LIVE
BTC· ETH· BNB· SOL· XRP· ADA· DOGE· USD/IDR· EUR/USD· USD/JPY· USD/SGD·
•••
R Rikopedia Research Stock Research & Market Strategy

APBN 2027: Fiskal Ketat, Pasar Merespons

APBN 2027 targetkan defisit 2,4% PDB dengan belanja Rp4.097 T. IHSG melonjak +1,59%, rupiah menguat. Apa implikasinya bagi investor?


Pidato anggaran 2027 yang disampaikan Presiden Prabowo Subianto memberikan sinyal yang cukup jelas: pemerintah memilih jalur konsolidasi fiskal, bukan ekspansi. Total belanja ditetapkan Rp4.097,2 triliun dengan pendapatan ditargetkan Rp3.426 triliun, menghasilkan defisit nominal Rp671,2 triliun atau setara 2,4% dari PDB — menyempit dari outlook 2026 yang berada di 2,85%.

Yang menarik bukan sekadar angka defisitnya, tapi komposisi pertumbuhannya.

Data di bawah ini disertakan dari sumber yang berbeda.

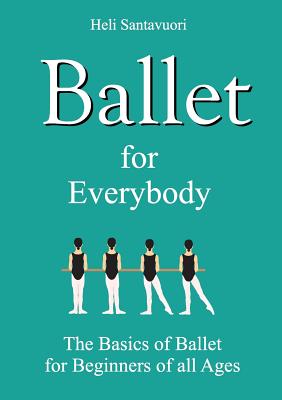 Ballet for Everybody: The Basics of Ballet for Beginners of all Ages - Heli Santavuori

Pendapatan tumbuh +8,6% YoY, lebih cepat dari pertumbuhan belanja yang hanya +6,6%. Ini bukan sekadar disiplin anggaran di sisi pengeluaran — ada upaya serius mendorong revenue side, yang kemungkinan besar didorong oleh reformasi perpajakan dan, salah satunya, mekanisme pricing komoditas yang lebih transparan lewat bursa mineral baru di bawah OJK yang dijadwalkan beroperasi Januari 2027.

Pembentukan PT Danantara Sumberdaya Indonesia (DSI) sebagai entitas yang mengawasi under-invoicing dan transparansi harga komoditas bisa jadi game changer untuk penerimaan negara dari sektor kelapa sawit, nikel, batu bara, dan emas — empat komoditas utama yang selama ini rentan manipulasi harga ekspor. Jika eksekusinya berjalan, potensi tambahan pendapatan dari sini signifikan dan belum sepenuhnya ter-price in di proyeksi fiskal saat ini.

Pasar langsung merespons positif. IHSG ditutup menguat +1,59% dengan sektor komoditas sebagai outperformer, sementara rupiah menguat +0,3% ke level 17.825. Kombinasi fiscal tightening yang terukur dengan revenue growth yang lebih tinggi dari spending growth adalah narasi yang disukai fixed income dan FX market — keduanya membaca ini sebagai langkah menuju investment grade narrative yang lebih kuat.

Di sisi lain, anggaran program Makan Bergizi Gratis (MBG) naik sekitar 5% dari estimasi 2026 menjadi ~Rp240 triliun dengan target 60,6 juta penerima. Skala ini besar dan akan menjadi salah satu demand driver domestik yang nyata — terutama untuk sektor consumer staples dan distribusi pangan. Pertanyaannya adalah efisiensi penyaluran, karena program sebesar ini punya risiko execution yang tidak kecil.

Target pertumbuhan ekonomi +6% tergolong ambisius di tengah ketidakpastian global. Tapi dengan fiscal deficit yang menyempit, demutualisasi IDX yang ditargetkan rampung mid-September 2026, dan bursa komoditas baru sebagai price discovery mechanism, ada fondasi struktural yang sedang dibangun. Investor yang bermain medium-term di Indonesia perlu memperhatikan seberapa cepat reformasi ini bisa menghasilkan revenue yang nyata — bukan sekadar target di atas kertas.